The problem:
Arrange the lines below as a Markdown table with the columns Row and Content, starting at the line containing "How would you" and ending at the line containing "8775 centimetres", both included. Number each line under Row, put its text under Content, and leave out blank lines.

Provided material:
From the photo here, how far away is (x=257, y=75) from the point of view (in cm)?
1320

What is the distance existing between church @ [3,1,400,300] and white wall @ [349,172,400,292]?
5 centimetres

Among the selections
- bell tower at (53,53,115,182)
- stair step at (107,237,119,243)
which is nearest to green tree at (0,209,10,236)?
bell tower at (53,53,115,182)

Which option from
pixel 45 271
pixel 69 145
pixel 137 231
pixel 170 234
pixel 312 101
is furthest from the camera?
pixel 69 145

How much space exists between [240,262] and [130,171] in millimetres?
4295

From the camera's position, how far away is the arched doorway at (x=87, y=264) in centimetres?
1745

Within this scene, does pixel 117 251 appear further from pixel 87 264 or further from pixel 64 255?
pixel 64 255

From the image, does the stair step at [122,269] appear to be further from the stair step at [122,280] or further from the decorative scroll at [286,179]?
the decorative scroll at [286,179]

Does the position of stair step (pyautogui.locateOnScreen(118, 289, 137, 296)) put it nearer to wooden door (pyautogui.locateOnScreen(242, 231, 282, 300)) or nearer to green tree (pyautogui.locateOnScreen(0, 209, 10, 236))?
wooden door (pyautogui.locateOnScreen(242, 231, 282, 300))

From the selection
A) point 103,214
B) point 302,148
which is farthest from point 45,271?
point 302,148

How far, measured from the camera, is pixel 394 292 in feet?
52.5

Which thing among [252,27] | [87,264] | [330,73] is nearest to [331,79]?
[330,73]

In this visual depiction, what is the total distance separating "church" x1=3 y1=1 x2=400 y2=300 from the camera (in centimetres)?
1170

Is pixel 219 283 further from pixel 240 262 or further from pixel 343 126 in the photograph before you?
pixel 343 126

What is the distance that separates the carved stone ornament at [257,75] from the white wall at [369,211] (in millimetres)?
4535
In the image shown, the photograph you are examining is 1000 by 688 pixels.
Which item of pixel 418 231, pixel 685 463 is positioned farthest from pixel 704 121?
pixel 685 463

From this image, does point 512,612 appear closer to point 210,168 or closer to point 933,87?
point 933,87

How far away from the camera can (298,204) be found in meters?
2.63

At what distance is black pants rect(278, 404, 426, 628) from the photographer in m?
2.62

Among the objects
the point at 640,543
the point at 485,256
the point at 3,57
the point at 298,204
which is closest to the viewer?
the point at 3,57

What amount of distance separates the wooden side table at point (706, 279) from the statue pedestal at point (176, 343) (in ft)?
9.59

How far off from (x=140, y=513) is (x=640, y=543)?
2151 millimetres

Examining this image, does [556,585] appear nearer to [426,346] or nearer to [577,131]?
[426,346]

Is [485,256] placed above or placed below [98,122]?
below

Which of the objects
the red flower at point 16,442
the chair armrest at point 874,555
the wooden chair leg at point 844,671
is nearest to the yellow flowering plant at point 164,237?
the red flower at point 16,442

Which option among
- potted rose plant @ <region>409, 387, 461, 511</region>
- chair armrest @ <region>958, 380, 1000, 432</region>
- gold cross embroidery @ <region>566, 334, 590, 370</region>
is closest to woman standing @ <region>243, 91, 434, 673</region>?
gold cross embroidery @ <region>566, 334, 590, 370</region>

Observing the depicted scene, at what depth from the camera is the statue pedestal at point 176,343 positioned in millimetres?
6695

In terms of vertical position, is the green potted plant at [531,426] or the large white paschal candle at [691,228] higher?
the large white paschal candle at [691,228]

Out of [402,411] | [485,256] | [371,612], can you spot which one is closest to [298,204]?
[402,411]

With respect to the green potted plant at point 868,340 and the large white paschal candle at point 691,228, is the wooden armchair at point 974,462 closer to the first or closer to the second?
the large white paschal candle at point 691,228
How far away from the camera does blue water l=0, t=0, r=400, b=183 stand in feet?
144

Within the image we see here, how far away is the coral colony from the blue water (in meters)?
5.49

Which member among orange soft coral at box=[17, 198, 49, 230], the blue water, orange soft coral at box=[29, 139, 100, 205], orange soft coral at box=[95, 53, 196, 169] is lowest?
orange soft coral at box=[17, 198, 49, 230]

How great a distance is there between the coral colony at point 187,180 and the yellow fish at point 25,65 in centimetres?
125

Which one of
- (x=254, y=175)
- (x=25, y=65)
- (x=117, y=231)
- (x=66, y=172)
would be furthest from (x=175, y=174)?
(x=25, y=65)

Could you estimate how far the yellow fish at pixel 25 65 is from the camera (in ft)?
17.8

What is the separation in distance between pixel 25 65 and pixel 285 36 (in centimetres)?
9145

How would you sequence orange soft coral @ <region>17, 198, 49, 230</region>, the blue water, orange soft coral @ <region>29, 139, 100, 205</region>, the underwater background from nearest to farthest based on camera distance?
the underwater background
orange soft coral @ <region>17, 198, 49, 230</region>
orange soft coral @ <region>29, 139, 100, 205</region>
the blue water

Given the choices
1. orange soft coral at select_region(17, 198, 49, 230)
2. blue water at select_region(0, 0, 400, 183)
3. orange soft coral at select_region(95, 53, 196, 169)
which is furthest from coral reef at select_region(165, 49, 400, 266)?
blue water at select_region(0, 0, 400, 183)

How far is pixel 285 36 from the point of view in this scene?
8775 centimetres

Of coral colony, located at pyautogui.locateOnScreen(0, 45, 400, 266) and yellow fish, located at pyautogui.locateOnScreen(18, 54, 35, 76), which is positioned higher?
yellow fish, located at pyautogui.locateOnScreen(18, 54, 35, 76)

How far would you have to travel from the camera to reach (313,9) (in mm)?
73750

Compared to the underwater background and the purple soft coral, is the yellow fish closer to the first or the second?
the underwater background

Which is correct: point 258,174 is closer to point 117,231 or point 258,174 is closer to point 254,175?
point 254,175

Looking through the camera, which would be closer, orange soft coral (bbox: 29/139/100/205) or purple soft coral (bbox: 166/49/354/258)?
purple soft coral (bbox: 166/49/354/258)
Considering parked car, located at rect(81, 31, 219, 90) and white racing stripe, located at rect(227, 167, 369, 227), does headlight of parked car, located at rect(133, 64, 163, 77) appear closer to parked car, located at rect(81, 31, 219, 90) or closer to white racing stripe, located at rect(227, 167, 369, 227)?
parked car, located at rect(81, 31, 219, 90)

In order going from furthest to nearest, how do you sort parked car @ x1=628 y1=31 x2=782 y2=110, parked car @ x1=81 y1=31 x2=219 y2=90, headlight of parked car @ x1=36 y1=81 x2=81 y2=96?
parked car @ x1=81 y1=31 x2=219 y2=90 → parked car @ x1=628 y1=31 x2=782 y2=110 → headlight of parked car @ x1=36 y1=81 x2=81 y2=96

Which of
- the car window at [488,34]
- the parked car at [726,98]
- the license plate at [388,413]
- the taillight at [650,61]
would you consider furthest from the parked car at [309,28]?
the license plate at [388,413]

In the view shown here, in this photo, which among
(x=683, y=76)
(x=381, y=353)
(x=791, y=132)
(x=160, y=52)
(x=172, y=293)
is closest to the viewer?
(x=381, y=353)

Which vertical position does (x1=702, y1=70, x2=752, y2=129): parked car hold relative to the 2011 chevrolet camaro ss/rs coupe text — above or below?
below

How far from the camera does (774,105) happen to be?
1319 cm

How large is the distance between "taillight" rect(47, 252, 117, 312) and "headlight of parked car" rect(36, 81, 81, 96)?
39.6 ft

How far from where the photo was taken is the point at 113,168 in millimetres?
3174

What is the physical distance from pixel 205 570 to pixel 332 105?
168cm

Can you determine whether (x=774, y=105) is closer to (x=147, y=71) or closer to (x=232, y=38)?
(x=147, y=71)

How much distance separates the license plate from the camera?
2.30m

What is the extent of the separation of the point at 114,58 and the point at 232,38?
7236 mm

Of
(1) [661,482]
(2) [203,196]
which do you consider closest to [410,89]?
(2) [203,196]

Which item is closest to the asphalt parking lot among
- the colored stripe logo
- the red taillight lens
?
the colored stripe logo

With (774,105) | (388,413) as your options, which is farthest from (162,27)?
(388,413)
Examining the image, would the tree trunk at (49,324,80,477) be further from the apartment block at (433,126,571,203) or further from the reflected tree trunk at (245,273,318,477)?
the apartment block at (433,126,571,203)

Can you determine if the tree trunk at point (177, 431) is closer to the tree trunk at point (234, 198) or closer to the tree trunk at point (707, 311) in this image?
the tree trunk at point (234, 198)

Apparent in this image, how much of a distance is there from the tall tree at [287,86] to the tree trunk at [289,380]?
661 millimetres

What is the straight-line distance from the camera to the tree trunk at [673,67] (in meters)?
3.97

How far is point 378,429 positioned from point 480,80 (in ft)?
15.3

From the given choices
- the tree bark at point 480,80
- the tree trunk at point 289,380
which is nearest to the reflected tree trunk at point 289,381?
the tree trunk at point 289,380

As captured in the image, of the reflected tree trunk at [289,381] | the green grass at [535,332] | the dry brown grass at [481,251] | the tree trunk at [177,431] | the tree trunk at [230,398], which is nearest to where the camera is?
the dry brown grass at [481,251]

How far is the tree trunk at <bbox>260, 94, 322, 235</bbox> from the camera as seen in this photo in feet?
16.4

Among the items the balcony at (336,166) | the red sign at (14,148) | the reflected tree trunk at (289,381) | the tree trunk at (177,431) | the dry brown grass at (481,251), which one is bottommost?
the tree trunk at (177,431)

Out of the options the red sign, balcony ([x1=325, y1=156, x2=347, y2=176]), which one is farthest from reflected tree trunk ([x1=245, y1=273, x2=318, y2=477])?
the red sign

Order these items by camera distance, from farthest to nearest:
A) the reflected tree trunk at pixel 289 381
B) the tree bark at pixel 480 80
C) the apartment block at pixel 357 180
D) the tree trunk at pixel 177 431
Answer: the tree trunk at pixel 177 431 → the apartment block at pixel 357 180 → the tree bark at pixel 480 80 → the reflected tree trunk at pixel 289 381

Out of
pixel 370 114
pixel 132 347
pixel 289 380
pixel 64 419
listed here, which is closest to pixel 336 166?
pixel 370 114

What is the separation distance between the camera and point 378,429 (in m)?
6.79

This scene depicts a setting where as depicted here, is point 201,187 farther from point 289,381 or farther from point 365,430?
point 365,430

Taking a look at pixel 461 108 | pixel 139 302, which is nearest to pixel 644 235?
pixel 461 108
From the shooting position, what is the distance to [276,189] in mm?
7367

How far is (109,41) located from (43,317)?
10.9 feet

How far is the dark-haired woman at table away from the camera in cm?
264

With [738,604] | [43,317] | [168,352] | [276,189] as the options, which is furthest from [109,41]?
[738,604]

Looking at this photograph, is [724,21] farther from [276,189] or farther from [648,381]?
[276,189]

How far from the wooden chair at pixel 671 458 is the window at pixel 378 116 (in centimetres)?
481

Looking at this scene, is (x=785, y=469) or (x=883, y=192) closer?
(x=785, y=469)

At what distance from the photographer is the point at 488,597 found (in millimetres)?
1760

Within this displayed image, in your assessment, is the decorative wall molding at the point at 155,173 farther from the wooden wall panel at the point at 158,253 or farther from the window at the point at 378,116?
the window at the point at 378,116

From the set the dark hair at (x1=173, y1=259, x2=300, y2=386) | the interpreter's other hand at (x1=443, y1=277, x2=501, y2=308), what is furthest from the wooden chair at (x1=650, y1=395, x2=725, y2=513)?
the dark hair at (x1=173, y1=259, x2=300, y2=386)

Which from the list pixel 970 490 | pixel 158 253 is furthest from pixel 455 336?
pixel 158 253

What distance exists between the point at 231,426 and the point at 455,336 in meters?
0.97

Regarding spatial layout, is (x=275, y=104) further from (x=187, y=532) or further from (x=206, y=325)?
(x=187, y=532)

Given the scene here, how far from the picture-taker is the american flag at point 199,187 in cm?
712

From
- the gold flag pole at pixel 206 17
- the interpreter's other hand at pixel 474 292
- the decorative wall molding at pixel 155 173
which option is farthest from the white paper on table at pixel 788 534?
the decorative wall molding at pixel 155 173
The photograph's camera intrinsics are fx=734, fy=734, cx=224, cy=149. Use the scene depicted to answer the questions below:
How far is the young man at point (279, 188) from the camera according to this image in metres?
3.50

Complete output:
| Row | Content |
|---|---|
| 1 | How would you sequence orange soft coral @ <region>17, 198, 49, 230</region>, the blue water, orange soft coral @ <region>29, 139, 100, 205</region>, the underwater background from nearest to farthest based on camera distance? |
| 2 | the underwater background |
| 3 | orange soft coral @ <region>17, 198, 49, 230</region> |
| 4 | orange soft coral @ <region>29, 139, 100, 205</region> |
| 5 | the blue water |
| 6 | Given the choices |
| 7 | 1. orange soft coral at select_region(17, 198, 49, 230) |
| 8 | 2. blue water at select_region(0, 0, 400, 183) |
| 9 | 3. orange soft coral at select_region(95, 53, 196, 169) |
| 10 | which is furthest from coral reef at select_region(165, 49, 400, 266)? |
| 11 | blue water at select_region(0, 0, 400, 183) |
| 12 | How far is pixel 285 36 from the point of view in this scene? |
| 13 | 8775 centimetres |